Is flipping property an investment strategy for you?

It’s hard to find a more ambitious property investor than a flipper.

These are the folks who buy rundown properties, fix them up and then sell at a profit in just a few months.

If you like the sound of generating wealth from flipping properties, be aware you’ll need to be super-smart at spotting real estate trends, valuing property and estimating building costs.

The best flippers know a bargain when they see it but will never purchase without a clear vision of who the next buyer will be. 

They’re tough negotiators and, once they have the keys, they’ll only repair a property to a level that will find a market of potential buyers and return a profit.

To be a flipper, you also need to have access to cash. You’ll not only have to find funds for a deposit on a loan to buy a property but also cover the repair costs.

As an experienced real estate agent in the neighborhood, I’ve worked with many flippers who have made handsome profits from their projects. Some will buy dilapidated properties, but there’s a more conservative version of the flipper, too. 

These folks buy properties that are undervalued but not rundown. They renovate rather than repair and organise their finances to ease time pressures.

However, all flippers play a high stakes game. So, before you start working out how you’ll make your millions by flipping properties, consider the downside.

Flippers are often highly leveraged, and a failure to sell can cause them a lot of financial stress. Dips in the economy and a sudden oversupply of properties in the neighborhood can drive down the anticipated asking price.

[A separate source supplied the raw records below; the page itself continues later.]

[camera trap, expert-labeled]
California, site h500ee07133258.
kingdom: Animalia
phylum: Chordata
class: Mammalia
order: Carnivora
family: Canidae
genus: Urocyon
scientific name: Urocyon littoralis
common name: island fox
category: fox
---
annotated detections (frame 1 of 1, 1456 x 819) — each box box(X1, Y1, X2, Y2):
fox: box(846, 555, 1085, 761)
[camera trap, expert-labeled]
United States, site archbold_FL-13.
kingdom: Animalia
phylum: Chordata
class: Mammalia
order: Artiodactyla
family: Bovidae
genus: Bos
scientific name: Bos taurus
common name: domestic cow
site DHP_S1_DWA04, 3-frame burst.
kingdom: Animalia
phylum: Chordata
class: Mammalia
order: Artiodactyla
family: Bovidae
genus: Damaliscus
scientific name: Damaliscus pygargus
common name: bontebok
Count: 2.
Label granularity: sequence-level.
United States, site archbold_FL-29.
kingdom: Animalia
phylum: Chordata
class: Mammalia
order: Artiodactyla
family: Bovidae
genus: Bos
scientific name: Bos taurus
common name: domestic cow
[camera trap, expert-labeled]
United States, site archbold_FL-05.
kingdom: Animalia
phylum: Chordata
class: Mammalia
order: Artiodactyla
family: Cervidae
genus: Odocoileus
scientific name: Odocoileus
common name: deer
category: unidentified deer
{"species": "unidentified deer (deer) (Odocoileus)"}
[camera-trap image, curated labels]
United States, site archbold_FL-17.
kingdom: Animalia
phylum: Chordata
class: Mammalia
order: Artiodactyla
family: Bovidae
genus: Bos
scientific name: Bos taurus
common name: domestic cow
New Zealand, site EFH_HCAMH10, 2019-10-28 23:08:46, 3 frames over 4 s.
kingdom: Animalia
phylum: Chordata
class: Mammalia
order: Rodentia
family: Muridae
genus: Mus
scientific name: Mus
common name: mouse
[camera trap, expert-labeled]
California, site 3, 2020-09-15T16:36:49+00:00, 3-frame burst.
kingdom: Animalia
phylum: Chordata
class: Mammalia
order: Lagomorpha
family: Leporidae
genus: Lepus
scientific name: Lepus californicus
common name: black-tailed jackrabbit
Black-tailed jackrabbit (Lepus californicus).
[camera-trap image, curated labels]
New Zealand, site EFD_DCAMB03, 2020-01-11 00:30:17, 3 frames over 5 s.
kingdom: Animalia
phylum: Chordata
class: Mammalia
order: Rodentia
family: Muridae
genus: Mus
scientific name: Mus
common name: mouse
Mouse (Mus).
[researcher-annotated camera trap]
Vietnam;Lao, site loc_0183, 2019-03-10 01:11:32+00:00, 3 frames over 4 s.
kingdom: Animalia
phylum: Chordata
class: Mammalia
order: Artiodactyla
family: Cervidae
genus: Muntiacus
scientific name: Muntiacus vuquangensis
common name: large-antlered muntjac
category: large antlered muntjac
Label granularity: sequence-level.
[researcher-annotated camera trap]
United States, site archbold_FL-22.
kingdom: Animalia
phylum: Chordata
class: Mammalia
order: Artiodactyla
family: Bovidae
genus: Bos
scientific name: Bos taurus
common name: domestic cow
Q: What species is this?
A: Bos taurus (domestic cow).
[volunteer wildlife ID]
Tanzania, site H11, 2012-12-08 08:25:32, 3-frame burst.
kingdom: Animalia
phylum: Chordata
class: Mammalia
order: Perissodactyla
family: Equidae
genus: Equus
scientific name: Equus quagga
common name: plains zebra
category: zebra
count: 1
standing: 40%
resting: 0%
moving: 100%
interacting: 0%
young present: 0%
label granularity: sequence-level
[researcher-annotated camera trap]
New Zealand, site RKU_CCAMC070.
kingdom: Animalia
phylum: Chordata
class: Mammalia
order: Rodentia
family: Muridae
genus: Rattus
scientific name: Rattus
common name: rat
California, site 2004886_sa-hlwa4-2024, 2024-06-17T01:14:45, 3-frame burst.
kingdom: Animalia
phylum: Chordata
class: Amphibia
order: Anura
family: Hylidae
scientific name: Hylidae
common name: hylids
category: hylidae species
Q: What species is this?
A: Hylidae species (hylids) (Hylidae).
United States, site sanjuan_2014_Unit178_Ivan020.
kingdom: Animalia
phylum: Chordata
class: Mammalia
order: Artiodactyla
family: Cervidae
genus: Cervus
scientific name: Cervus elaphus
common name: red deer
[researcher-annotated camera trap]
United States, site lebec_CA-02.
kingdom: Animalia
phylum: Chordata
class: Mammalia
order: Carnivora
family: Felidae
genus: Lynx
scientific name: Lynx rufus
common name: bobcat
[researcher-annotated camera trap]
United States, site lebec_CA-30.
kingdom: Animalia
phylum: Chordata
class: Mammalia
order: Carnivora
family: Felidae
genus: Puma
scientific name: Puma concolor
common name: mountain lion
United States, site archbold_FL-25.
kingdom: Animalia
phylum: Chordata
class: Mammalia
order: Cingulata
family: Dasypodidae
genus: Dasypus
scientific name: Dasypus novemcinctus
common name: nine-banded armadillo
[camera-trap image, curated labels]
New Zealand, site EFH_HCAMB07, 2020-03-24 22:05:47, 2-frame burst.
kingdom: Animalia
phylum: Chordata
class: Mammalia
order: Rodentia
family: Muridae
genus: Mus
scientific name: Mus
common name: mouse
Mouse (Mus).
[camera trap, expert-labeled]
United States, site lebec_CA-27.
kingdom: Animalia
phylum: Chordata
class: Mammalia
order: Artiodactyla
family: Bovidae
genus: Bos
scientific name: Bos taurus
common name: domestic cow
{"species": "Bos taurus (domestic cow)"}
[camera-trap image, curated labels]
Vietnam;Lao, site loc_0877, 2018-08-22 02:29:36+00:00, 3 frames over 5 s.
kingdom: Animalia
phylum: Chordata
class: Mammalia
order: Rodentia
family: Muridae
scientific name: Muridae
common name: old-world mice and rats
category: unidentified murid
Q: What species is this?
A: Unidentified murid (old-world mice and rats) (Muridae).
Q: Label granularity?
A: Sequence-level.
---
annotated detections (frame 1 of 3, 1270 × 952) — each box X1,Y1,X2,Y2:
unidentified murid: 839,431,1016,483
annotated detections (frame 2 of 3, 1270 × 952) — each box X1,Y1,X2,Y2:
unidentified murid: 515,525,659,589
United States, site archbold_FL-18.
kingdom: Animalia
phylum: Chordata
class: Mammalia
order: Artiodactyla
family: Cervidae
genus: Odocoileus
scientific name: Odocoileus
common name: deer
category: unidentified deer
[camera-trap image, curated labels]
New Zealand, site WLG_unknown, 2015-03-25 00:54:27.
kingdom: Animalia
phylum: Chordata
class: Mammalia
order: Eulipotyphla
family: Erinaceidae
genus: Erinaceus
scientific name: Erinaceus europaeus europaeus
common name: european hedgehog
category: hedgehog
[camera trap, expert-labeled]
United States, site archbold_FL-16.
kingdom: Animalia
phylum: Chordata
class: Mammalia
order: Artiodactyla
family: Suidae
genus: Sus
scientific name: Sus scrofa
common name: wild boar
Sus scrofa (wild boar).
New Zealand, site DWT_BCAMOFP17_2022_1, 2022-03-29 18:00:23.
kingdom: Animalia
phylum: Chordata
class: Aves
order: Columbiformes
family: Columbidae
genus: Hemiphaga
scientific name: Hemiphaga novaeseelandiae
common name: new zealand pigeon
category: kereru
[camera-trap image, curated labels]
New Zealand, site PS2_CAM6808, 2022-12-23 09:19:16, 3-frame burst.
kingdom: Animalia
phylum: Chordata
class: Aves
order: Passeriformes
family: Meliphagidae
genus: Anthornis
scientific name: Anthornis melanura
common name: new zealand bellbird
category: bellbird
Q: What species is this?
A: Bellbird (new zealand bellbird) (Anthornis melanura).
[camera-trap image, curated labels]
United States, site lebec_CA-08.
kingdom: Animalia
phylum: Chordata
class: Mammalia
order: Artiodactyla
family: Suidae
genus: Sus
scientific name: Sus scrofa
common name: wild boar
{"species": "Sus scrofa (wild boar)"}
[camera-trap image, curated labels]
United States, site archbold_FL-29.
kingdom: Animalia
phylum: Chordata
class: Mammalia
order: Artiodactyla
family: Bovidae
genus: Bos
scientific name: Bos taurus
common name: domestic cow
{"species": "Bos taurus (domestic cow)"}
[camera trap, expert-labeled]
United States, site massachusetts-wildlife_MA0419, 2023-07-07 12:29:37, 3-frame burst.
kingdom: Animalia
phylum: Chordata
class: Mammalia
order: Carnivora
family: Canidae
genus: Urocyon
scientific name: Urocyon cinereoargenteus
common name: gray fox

If you’re considering this style of property investment, I’d be delighted to discuss with you the opportunities that currently exist in our area and the buying trends and prices we’ve seen in the last few months.

In the meantime, I’ve put together a quick list of issues you might want to consider before becoming a flipper.

  1. Quick profit – If you get flipping right, you will be paid handsomely for your investment. A big plus is that your capital will only be tied up for a short period, and you can move on to the next property.
  2. Do your research – You must understand the neighborhood and have your finger on the pulse of buying trends and prices. You can’t play this game blindfolded.
  3. See the big picture – Economic sentiment and the mood of the real estate market can turn in a matter of a week or two. So, you need to be confident the prevailing market conditions will continue or improve.
  4. Who’s your buyer – A flipper won’t fix up a home and hope for the best. They’ll have a real sense of which market segment will produce potential buyers. Any improvement that’s made will be designed to appeal to these folks. 
  5. Know your costs – You must be able to estimate quickly the likely investment required to get a property back into shape for a sale. This will determine the price you’re prepared to pay for the property and your potential profit.
  6. Focus on value – You and your agent will have a steely determination to buy at a specific price. If the seller doesn’t play ball, you walk away.
  7. Find your buyer – With the work done, the marketing campaign should be short and focused. Knowing your target buyer makes this possible.